— START OF Selected extract —

It is not just that the economic divide in America has grown wider; it’s that the rich and poor effectively occupy different worlds, even when they live in the same cities and metros.

That’s the conclusion of a new study by Richard Florida and Charlotta Mellander [pdf]. What they do is construct an index of economic segregation based on three variables—income, education, and occupation—which are themselves highly correlated.

The ten large metropoles with the highest values on the Overall Economic Segregation Index are Austin, Columbus, San Antonio, Houston, Los Angeles, New York, Dallas, Philadelphia, Chicago, and Memphis. When the listed is expanded to cover all metro areas, a number of college towns rise to the top: Tallahassee (home to Florida State University) jumps to first place and Trenton-Ewing (Princeton University) to second, while Austin falls to third. Tucson (University of Arizona) and Ann Arbor (University of Michigan) also make the list, along with Bridgeport-Stamford-Norwalk.

The least segregated large metropoles include Orlando, Portland, Minneapolis-St. Paul, Providence, and Virginia Beach. Rustbelt metros like Cincinnati, Rochester, Buffalo, and Pittsburgh also have relatively low levels of overall economic segregation.

— END OF Selected extract —
— START OF Information provided —

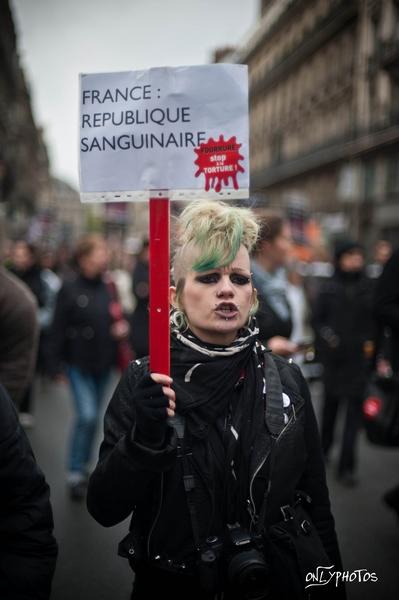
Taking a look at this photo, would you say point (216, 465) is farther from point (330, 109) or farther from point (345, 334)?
point (330, 109)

— END OF Information provided —

▸ **Requests**
[A] In the passage on economic segregation in American metros, which metro takes first place once the ranking covers all metro areas?
[B] Decide whether each statement agrees with the passage on economic segregation. Answer yes or no for each, and quote the words that decide it.
(i) The index is built from income, education, and occupation.
(ii) Pittsburgh shows a high level of overall economic segregation.
(iii) Austin ranks third when all metro areas are counted.
[C] Continue the passage on economic segregation in American metros from its last sentence.
None of this work needs the listing.

▸ **Task results**
[A] Tallahassee, home to Florida State University.

[B]
(i) Yes: "based on three variables—income, education, and occupation"
(ii) No: "Rustbelt metros like Cincinnati, Rochester, Buffalo, and Pittsburgh also have relatively low levels of overall economic segregation"
(iii) Yes: "while Austin falls to third"

[C]
Another notable finding is that economic segregation tends to be more intensive in high-tech, knowledge-based metropolitan areas. It is positively correlated with high-tech industry, the “creative class” share of the workforce, and the share of college graduates. In other words, the so-called new economy is less a cure and more a cause of the new levels of class segregation in urban America.

And the implication of their analysis?

Where cities and neighborhoods once mixed different kinds of people together, they are now becoming more homogenous and segregated by income, education, and occupation. Separating across these three key dimensions of socio-economic class, this bigger sort threatens to undermine the essential role that cities have played as incubators of innovation, creativity, and economic progress.